Aiuti Usa al settore auto. Sale la disoccupazione in Cina
La Casa Bianca ha annunciato lo stanziamento immediato di 17,4 miliardi di dollari
a sostengo delle case automobilistiche. Il neo presidente eletto Obama ha promesso,
inoltre, un consistente piano di rilancio per l’economia reale americana. Questo non
è però servito a dare fiducia alle borse mondiali che ieri hanno chiuso in negativo,
soprattutto a causa del crollo delle quotazioni del petrolio scese intorno ai 33 dollari
al barile. Senali negativi arrivano intanto anche dall’economia britannica e cinese.

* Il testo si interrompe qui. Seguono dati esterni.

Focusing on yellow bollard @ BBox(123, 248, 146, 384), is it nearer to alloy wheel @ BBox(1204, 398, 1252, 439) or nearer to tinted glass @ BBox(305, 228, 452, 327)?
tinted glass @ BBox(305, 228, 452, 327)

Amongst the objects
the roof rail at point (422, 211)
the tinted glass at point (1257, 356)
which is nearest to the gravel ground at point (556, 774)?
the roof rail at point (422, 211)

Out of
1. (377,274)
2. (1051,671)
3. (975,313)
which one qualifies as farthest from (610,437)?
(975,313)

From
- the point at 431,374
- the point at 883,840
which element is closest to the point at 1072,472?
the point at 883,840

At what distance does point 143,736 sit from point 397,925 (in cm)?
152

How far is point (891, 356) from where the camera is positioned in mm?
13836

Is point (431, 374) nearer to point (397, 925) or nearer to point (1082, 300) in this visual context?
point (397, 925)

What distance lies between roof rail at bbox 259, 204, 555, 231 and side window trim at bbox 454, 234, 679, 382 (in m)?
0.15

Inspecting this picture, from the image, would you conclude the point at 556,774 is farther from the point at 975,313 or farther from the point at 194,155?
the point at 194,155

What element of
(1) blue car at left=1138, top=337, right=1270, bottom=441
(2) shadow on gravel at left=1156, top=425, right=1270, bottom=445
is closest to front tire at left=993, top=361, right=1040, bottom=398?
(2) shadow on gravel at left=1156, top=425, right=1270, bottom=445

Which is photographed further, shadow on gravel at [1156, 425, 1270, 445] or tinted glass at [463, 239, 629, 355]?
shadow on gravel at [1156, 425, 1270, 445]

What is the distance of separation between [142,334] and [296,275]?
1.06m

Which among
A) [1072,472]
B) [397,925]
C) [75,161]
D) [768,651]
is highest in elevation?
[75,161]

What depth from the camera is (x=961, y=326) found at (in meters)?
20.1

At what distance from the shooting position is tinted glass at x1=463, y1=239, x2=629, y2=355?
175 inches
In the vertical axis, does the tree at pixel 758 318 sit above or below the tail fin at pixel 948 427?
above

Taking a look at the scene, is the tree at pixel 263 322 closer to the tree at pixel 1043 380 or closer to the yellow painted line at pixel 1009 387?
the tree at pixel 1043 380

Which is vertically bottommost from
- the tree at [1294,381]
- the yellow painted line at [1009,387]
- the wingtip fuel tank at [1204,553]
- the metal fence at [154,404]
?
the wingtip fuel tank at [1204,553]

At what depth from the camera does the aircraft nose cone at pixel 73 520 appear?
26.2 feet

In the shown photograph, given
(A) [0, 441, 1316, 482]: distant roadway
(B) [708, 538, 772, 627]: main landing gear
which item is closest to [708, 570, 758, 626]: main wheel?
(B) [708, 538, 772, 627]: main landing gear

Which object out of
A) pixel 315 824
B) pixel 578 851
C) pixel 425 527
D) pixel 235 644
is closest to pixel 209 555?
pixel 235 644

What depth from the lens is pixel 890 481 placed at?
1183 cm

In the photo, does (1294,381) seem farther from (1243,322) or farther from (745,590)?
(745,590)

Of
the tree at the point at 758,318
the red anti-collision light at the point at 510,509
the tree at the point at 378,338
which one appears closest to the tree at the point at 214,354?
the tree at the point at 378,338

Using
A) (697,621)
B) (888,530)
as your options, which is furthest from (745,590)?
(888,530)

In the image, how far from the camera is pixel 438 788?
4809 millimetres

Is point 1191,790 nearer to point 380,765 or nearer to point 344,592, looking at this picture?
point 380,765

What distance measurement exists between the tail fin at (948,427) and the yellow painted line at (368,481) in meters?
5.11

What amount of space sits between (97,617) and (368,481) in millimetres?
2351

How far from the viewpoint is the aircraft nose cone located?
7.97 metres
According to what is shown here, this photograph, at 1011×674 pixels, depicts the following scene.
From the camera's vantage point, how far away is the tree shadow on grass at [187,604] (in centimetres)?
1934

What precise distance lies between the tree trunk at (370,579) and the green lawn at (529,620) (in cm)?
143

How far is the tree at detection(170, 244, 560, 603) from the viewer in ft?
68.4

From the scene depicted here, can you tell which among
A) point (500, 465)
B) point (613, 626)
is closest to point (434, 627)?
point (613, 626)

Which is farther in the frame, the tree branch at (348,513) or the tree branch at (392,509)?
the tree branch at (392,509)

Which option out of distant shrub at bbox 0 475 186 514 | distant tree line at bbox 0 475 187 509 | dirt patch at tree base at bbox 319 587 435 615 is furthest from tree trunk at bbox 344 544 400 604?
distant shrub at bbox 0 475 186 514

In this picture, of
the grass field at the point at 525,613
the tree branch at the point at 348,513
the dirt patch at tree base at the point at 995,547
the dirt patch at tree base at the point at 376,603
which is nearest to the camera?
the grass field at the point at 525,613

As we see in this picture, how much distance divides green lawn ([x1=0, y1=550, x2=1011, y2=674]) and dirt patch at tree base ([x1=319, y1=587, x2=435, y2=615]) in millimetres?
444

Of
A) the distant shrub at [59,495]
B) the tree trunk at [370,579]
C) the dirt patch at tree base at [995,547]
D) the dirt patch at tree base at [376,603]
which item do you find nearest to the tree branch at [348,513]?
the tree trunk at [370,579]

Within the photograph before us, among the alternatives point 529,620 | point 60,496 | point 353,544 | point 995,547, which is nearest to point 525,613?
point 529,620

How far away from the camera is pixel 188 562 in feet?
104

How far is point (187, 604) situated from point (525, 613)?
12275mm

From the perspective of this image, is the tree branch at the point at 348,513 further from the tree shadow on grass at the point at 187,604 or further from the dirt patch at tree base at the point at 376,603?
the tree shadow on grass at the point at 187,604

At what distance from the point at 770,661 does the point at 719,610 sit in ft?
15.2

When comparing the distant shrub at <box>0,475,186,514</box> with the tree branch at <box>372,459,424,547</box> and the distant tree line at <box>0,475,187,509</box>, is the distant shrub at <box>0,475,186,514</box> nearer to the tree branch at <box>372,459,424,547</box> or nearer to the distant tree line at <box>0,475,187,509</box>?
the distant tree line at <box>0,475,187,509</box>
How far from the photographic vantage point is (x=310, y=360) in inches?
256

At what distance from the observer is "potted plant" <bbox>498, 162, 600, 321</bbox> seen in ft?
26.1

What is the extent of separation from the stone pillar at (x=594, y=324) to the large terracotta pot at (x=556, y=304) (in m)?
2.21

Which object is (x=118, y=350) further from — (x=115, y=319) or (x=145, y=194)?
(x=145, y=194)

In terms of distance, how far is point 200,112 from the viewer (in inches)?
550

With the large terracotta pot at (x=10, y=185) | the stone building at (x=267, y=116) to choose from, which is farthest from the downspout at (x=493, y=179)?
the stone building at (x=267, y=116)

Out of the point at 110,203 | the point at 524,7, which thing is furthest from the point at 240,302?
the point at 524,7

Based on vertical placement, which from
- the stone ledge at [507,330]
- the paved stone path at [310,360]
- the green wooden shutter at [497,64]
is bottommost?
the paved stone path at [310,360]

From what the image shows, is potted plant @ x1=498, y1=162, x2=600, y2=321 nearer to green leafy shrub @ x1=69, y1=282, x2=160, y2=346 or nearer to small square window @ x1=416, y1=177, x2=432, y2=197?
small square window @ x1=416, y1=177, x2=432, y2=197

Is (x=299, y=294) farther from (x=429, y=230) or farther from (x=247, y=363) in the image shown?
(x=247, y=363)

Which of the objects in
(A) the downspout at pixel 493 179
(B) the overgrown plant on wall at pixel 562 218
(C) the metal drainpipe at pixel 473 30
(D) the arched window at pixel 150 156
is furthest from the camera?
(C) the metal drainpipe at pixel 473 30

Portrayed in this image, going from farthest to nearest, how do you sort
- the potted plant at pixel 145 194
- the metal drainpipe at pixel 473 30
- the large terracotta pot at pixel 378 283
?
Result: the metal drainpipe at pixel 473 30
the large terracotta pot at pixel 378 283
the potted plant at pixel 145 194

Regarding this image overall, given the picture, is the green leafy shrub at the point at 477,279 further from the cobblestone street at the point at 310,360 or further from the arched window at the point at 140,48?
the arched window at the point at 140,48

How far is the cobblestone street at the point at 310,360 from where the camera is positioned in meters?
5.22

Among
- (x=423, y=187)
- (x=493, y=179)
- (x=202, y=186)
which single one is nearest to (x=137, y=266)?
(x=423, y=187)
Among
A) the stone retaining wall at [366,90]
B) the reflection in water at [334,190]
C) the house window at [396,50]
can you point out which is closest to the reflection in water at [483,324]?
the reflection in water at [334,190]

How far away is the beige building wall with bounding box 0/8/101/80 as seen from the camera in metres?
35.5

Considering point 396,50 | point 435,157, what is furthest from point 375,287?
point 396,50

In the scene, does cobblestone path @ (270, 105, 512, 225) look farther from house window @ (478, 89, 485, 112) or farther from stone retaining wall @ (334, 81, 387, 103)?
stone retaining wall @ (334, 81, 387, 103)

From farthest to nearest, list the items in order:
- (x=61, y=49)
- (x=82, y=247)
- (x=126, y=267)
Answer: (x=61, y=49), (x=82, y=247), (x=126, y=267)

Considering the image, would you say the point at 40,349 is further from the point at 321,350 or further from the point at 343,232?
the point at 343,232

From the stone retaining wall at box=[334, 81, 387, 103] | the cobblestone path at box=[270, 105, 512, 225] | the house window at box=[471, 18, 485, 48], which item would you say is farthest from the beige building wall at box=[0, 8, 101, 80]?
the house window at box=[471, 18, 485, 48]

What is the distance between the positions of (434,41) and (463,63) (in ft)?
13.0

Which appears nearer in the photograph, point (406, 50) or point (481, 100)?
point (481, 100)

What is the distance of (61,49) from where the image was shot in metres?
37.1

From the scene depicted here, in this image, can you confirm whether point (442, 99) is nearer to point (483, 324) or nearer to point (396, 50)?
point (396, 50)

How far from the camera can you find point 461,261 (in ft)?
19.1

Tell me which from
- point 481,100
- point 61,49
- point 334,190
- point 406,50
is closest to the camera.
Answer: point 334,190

Il servizio di Marco Guerra:
Boccata di ossigeno
per il settore dell’auto statunitense sull’orlo del fallimento. Dopo il no del senato,
il presidente Bush ha trovato un compromesso sull’erogazione di prestiti per 17.4
milioni di dollari, che consentiranno la sopravvivenza di Chrysler e General Motors
almeno fino a marzo. I prestiti dovranno essere restituiti dalle case automobilistiche
se entro il 31 di marzo non avranno dimostrato di essere in grado di risanare le loro
attività. E mentre si vara il salvataggio di Detroit, il presidente americano eletto,
Barack Obama, ha avviato discussioni con i leader democratici del Congresso per definire
un piano di rilancio di tutta l’economia reale da 850 miliardi di dollari. La cifra
record, che supera quella del pacchetto di aiuti al sistema bancario, include almeno
100 miliardi da destinare al governo degli Stati per coprire la spesa sanitaria e
350 miliardi di dollari di investimenti in infrastrutture ed energie alternative.
E sulla scia dei fondi sbloccati dagli Stati Uniti, anche il governo inglese potrebbe
concedere un prestito per permettere alla Jaguar Land Rover di far fronte alla crisi.
Intanto, in Gran Bretagna, si ricorre alla sosta forzata per almeno 500 mila aziende.
Per tagliare i costi, milioni di lavoratori britannici resteranno a casa per tutte
le festività. Sono invece 670 mila le aziende cinesi definitivamente chiuse a causa
della crisi. Pechino ieri ha poi stimato la perdita di oltre 6 milioni posti di lavoro,
parlando di situazione “molto più grave” di quella mostrata dalle statistiche ufficiali.